→ Activity list:
- a) Retype the part of the black widow antivenom discussion that opens with the words containing "PK, I saw that" and closes with "what a job.".
- b) Quote the first sentence of each paragraph in the black widow antivenom discussion, leaving out the title and the line holding only a web address.

Black widow anti venom

I saw a program on the tube that said if a person is bitten by a black widow spider, and needs to take the anti-venom (not all bite victims need the anti-venom) they can only take it once in their entire lives. But the @#%! idiots didn’t say why that is. The most interesting fact of the show and they don’t explain it! AAAUGH! I can’t find any clarity to this on the “web” (pun intended :wink: any clues or links guys?

I have a clue which might help. I spent an hour on the net looking for that assertion, but did not find it. An easier way might be for one of the members to look up the specific anti-venom in their Physician’s Desk Reference. The information you want will be in there. My PDR isn’t here (sorry). If no one replies, the PDR is available at any library.

PK, I saw that too. It was a guy who had been bitten in the chest and suffered tremendously for about a week, but not taken the anti-venom because he would never be able to take it again. Milking black widow spiders for their venom, what a job.

The CSL Antivenom Handbook goes into pretty good detail about the use of the antivenom, but it doesn’t say that it can’t be used repeatedly. It does mention that people with previous exposure to equine serum derivatives (including the antivenom) may be at greater risk of anaphylaxis (an adverse reaction to the treatment). Anaphylaxis can be considerably more dangerous than the original envenomation, so repeated use of the antivenom is probably discouraged. The page referenced below is specifically about Australian red-back spiders, which are closely related to the widow spiders and affect humans primarily with latrotoxins (as the widows do):
http://www.wch.sa.gov.au/paedm/clintox/cslavh_antivenom_redback.html

It may be like peanut allergies. At first you body doesn’t recognize the anti-venom as a bad thing, so the venom does it’s business. The next time you try it, however, the body recognizes it as an enemy and all hell breaks loose. Kind of an anti-immunity.

→ Data for analysis:
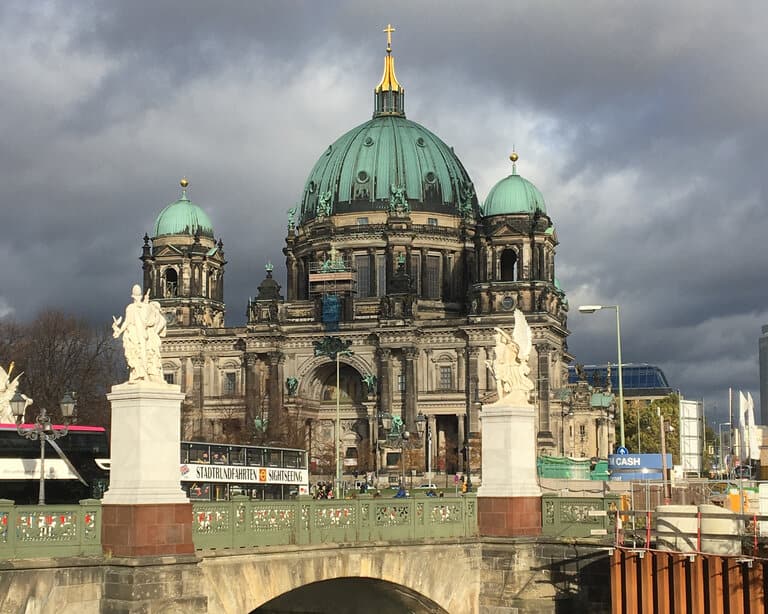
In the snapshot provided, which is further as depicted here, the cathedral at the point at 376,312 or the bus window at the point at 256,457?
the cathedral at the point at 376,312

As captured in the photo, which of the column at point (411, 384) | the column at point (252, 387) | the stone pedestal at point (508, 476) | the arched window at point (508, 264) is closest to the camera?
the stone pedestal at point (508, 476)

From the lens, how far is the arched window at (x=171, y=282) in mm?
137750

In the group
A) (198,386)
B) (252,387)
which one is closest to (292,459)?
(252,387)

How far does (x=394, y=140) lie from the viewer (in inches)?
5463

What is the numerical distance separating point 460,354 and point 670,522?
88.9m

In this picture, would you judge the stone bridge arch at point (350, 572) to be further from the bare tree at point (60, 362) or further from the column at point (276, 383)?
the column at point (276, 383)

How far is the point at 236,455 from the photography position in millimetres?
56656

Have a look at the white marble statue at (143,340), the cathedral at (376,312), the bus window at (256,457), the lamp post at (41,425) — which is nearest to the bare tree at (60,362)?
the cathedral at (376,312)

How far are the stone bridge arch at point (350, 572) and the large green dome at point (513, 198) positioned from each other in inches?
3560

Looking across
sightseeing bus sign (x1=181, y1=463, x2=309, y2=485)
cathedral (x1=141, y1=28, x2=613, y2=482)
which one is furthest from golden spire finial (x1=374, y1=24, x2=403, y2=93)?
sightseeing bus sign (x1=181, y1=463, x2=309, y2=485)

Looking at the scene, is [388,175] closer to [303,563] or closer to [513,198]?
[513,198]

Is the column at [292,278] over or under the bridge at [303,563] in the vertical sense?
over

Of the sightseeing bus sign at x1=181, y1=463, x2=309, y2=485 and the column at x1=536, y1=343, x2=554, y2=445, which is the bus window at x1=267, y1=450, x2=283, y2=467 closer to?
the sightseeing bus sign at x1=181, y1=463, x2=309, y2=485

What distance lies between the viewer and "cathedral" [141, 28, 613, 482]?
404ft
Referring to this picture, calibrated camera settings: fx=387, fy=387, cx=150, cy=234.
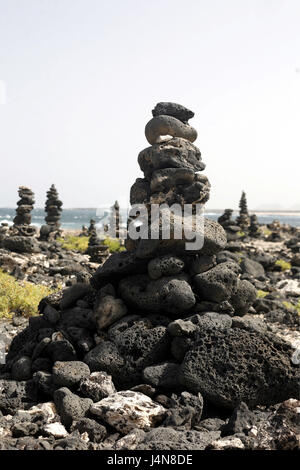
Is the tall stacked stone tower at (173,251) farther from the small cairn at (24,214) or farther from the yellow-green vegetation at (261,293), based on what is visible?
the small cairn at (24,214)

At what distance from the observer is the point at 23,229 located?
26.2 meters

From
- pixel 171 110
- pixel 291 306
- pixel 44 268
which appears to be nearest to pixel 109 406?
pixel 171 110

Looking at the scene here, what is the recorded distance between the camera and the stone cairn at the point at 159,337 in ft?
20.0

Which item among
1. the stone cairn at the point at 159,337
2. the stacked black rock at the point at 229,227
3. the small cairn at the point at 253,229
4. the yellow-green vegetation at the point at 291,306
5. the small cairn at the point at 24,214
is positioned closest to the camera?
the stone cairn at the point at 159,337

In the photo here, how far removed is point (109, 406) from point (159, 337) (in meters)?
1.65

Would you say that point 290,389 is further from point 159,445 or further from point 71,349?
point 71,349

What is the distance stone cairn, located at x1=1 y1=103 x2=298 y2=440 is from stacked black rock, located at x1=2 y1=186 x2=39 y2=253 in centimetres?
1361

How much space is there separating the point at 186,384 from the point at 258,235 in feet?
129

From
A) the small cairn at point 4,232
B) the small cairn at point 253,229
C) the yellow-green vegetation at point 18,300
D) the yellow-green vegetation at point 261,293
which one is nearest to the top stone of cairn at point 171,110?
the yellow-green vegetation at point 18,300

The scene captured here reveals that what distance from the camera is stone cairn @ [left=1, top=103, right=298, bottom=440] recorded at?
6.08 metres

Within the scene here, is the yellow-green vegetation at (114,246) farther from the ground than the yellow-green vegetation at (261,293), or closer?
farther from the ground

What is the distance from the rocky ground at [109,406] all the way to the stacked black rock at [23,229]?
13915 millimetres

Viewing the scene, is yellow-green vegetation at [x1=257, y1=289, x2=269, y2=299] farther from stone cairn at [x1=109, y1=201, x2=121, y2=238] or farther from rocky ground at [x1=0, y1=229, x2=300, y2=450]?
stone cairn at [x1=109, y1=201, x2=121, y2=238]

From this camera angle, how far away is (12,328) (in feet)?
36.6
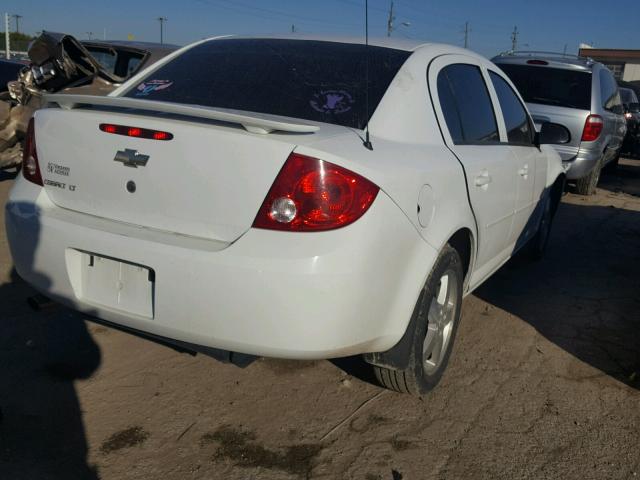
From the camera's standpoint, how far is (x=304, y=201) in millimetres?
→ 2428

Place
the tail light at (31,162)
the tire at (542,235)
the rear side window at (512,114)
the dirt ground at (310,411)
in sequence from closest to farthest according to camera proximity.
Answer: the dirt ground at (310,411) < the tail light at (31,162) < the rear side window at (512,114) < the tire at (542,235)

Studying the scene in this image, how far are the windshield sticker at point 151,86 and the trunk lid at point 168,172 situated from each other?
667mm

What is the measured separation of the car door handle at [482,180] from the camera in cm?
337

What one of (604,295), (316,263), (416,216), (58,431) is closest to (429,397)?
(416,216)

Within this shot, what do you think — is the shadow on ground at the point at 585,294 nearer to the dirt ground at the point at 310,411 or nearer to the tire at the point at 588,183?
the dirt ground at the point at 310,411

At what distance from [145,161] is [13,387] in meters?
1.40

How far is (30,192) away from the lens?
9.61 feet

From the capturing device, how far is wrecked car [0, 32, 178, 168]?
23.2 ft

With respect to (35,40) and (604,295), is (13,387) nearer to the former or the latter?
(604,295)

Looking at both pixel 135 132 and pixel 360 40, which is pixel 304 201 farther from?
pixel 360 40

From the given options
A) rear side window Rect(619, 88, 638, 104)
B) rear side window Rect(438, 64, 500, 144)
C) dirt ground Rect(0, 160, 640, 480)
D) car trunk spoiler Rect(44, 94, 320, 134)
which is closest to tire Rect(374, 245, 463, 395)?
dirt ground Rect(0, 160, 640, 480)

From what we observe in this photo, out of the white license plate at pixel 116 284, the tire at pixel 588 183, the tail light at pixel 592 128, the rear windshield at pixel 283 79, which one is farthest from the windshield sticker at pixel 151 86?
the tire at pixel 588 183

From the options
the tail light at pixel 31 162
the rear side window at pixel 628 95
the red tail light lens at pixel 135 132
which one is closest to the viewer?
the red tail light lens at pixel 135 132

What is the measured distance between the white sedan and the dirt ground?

→ Solutions to the problems:
- a)
PK, I saw that too. It was a guy who had been bitten in the chest and suffered tremendously for about a week, but not taken the anti-venom because he would never be able to take it again. Milking black widow spiders for their venom, what a job.

- b)
- I saw a program on the tube that said if a person is bitten by a black widow spider, and needs to take the anti-venom (not all bite victims need the anti-venom) they can only take it once in their entire lives.
- I have a clue which might help.
- PK, I saw that too.
- The CSL Antivenom Handbook goes into pretty good detail about the use of the antivenom, but it doesn’t say that it can’t be used repeatedly.
- It may be like peanut allergies.